The utility model provides a many human posture estimate detects and cut apart optimization method and device based on example is cut apart, includes the device shell, the device shell outside is provided with the louvre, device shell one side is provided with image acquisition module, device shell inside is provided with image processing module, image storage module, data storage module and data processing module, wherein:

the image acquisition module is used for acquiring a human body image;

the image processing module is used for carrying out processing such as framing and denoising on the acquired image;

the image storage module is used for storing the processed image data;

the data storage module is used for storing a required operation program;

the data processing module is used for operating a required operation program.

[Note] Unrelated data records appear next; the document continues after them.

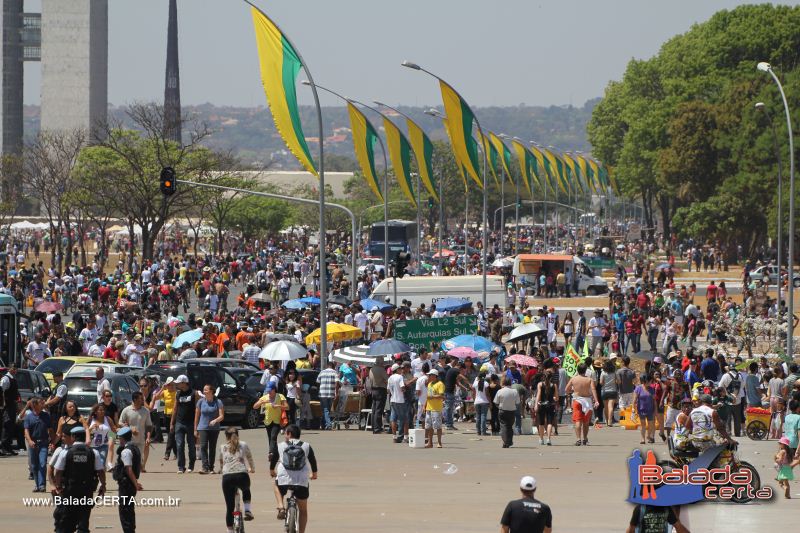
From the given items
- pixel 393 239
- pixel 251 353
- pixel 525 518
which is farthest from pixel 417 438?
pixel 393 239

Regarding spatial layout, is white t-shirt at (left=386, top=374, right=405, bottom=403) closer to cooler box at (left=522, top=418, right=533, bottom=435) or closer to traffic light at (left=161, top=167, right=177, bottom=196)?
cooler box at (left=522, top=418, right=533, bottom=435)

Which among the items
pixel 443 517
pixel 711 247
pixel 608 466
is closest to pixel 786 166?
pixel 711 247

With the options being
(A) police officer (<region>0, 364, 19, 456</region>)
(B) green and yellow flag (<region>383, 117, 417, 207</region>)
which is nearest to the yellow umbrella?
(A) police officer (<region>0, 364, 19, 456</region>)

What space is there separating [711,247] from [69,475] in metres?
73.4

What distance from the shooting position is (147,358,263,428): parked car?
26.0 metres

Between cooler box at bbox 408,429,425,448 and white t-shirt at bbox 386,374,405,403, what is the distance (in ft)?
2.51

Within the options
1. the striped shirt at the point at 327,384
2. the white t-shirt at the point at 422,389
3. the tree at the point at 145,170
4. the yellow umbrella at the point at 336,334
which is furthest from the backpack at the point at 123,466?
the tree at the point at 145,170

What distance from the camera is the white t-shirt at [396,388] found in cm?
2406

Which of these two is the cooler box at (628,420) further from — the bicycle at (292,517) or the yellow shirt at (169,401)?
the bicycle at (292,517)

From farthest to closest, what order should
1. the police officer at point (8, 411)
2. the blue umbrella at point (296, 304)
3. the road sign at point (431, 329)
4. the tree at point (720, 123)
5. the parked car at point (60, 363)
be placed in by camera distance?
the tree at point (720, 123)
the blue umbrella at point (296, 304)
the road sign at point (431, 329)
the parked car at point (60, 363)
the police officer at point (8, 411)

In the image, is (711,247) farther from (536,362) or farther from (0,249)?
(536,362)

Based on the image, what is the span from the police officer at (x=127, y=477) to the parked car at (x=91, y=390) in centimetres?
879

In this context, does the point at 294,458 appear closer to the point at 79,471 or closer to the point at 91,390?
the point at 79,471

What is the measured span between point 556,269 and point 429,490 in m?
43.8
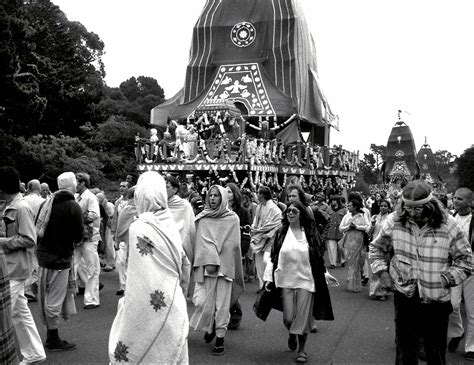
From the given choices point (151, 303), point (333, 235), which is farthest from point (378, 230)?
point (151, 303)

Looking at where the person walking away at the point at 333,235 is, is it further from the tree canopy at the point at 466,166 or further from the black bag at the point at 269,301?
the tree canopy at the point at 466,166

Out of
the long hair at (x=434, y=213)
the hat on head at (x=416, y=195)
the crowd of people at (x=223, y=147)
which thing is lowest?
the long hair at (x=434, y=213)

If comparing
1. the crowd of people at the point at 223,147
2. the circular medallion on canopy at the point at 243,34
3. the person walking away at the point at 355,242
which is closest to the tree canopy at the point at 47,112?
the crowd of people at the point at 223,147

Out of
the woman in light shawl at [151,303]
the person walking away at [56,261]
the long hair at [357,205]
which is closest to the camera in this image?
the woman in light shawl at [151,303]

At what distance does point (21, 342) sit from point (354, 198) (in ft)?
22.7

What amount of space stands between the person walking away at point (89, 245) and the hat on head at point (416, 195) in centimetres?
520

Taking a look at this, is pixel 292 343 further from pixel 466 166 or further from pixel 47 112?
pixel 466 166

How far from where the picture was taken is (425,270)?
407 centimetres

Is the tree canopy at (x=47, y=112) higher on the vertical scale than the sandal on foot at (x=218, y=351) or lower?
higher

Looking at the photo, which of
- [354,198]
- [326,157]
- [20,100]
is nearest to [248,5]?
[326,157]

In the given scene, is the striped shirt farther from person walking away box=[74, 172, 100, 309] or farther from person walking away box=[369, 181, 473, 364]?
person walking away box=[74, 172, 100, 309]

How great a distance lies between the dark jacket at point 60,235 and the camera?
228 inches

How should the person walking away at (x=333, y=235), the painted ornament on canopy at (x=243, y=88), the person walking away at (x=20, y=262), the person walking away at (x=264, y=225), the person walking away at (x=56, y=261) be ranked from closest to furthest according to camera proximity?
the person walking away at (x=20, y=262)
the person walking away at (x=56, y=261)
the person walking away at (x=264, y=225)
the person walking away at (x=333, y=235)
the painted ornament on canopy at (x=243, y=88)

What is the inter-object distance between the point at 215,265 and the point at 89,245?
285 cm
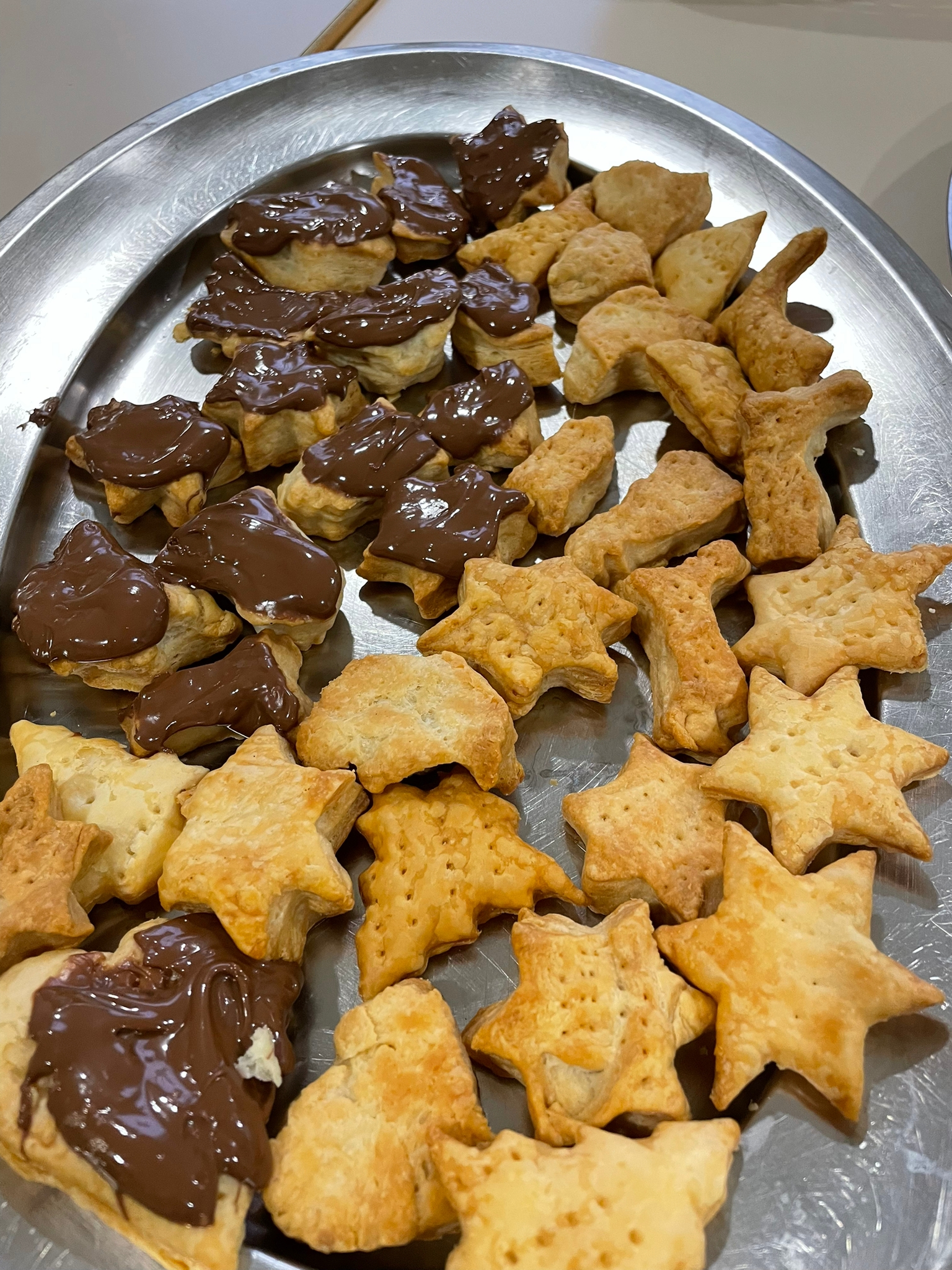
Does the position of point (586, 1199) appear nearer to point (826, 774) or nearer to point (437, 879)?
point (437, 879)

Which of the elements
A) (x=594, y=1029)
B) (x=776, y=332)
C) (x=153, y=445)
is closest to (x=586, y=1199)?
(x=594, y=1029)

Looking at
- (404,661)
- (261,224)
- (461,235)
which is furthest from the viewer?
(461,235)

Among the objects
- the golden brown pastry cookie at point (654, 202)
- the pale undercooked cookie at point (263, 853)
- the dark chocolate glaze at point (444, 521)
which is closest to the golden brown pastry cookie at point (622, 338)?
the golden brown pastry cookie at point (654, 202)

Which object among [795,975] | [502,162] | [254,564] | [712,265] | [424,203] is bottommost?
[795,975]

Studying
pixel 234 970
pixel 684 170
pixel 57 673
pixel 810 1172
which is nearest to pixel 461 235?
pixel 684 170

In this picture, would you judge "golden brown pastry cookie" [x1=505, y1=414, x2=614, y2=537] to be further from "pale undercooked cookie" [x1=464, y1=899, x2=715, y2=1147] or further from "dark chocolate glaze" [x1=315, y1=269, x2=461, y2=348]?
"pale undercooked cookie" [x1=464, y1=899, x2=715, y2=1147]

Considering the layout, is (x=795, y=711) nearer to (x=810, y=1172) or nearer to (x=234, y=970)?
(x=810, y=1172)
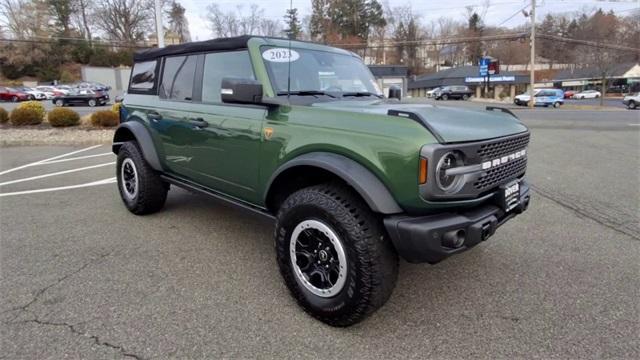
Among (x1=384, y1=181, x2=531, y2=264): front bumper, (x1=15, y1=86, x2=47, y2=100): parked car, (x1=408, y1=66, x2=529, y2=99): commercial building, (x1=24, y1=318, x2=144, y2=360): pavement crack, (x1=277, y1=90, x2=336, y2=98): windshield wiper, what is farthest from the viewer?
(x1=408, y1=66, x2=529, y2=99): commercial building

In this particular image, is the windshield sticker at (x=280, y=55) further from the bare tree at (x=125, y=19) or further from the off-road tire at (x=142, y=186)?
the bare tree at (x=125, y=19)

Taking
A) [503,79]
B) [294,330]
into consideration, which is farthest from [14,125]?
[503,79]

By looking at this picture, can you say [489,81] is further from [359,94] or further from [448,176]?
[448,176]

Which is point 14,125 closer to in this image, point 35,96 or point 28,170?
point 28,170

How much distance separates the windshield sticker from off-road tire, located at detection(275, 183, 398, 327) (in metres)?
1.19

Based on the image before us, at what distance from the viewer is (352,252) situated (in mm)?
2391

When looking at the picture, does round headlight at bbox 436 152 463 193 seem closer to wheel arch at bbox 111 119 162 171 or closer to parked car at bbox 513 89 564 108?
wheel arch at bbox 111 119 162 171

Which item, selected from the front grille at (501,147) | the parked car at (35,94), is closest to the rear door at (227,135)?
the front grille at (501,147)

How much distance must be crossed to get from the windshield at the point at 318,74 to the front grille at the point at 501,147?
1334mm

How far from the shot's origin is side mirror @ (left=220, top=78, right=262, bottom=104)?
9.09 ft

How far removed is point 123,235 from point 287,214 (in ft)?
7.64

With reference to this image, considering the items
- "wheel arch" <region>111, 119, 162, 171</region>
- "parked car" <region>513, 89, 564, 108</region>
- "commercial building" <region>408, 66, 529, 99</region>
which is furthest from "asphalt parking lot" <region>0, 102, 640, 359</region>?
"commercial building" <region>408, 66, 529, 99</region>

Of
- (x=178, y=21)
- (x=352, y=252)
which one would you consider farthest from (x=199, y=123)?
(x=178, y=21)

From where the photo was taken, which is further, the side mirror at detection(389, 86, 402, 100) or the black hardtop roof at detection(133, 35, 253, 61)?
the side mirror at detection(389, 86, 402, 100)
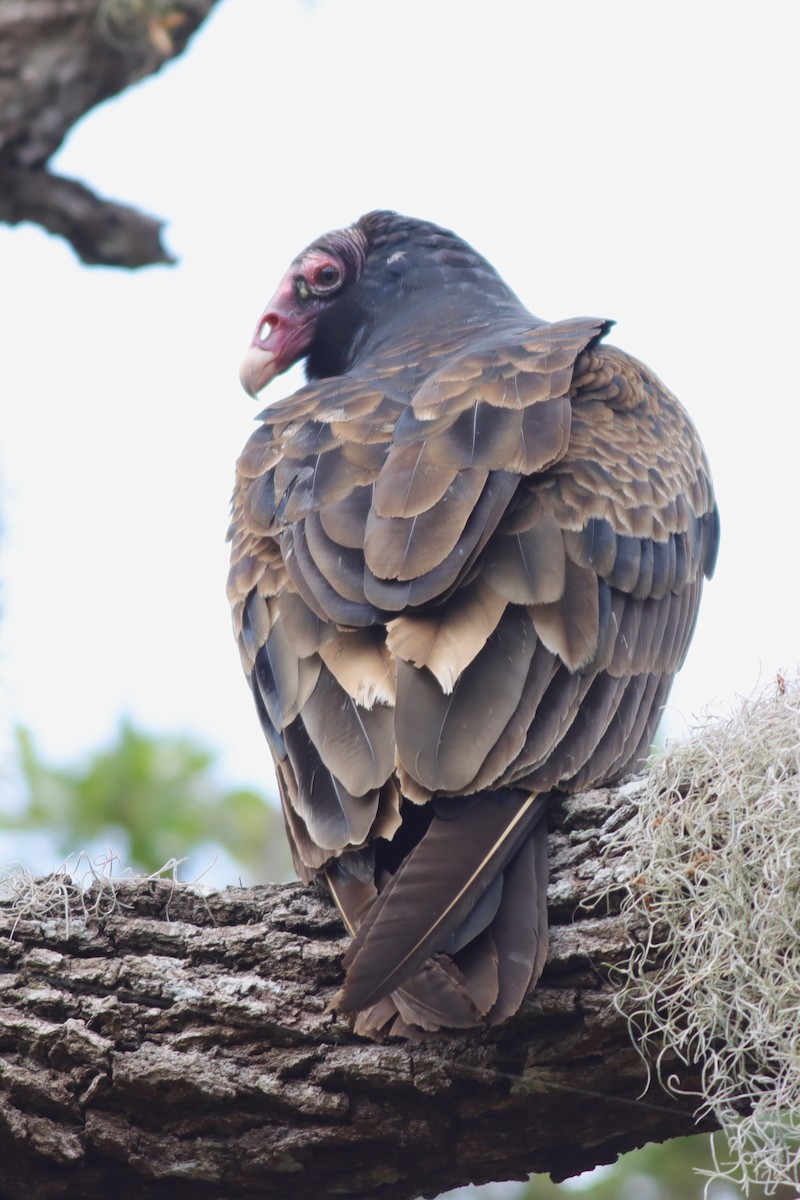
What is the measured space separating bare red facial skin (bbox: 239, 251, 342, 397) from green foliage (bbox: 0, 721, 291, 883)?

Preferably, the image processing module, the image storage module and the data storage module are all electrically connected with the data processing module, and the image acquisition module is electrically connected with the image processing module.

Compared with the prior art, the invention provides a method and a device for multi-human body posture estimation detection and segmentation optimization based on example segmentation, which have the following beneficial effects:

1. according to the method, different human body individuals are marked by mask codes of different colors based on example segmentation, key points of human body postures are marked, the postures of the human bodies are estimated and detected, the different human body individuals are continuously marked by the mask codes of corresponding colors, the key points of the human body postures are continuously marked until the human body postures can be estimated and detected, finally, the human body posture estimation and detection results are subjected to difference judgment to obtain human body posture estimation and detection results, the human body postures are dynamically detected, and the detection precision is improved;

2. according to the invention, the characteristic points are reserved, the reserved characteristic points are input into the CNN and then are compared, the characteristic points with higher similarity in the subsequent images are extracted, the masks with corresponding colors are matched based on the extracted characteristic points, and new masks are generated corresponding to the newly identified characteristic points, so that the segmentation burden is reduced, and the data analysis load is reduced.

Drawings

The accompanying drawings, which are included to provide a further understanding of the invention and are incorporated in and constitute a part of this specification, illustrate embodiments of the invention and together with the description serve to explain the principles of the invention without limiting the invention in which:

FIG. 1 is a block diagram of a method and apparatus for multi-human pose estimation detection and segmentation optimization based on example segmentation according to the present invention;

FIG. 2 is a block diagram of a multi-human pose estimation detection and segmentation optimization method and apparatus based on example segmentation according to the present invention;

FIG. 3 is a block diagram of a multi-human pose estimation detection and segmentation optimization method and apparatus according to an embodiment of the present invention;

in the figure: the device comprises an image acquisition module 1, a device shell 2, a heat dissipation hole 3, an image processing module 4, an image storage module 5, a data storage module 6 and a data processing module 7.

Detailed Description

The technical solutions in the embodiments of the present invention will be clearly and completely described below with reference to the drawings in the embodiments of the present invention, and it is obvious that the described embodiments are only a part of the embodiments of the present invention, and not all of the embodiments. All other embodiments, which can be derived by a person skilled in the art from the embodiments given herein without making any creative effort, shall fall within the protection scope of the present invention.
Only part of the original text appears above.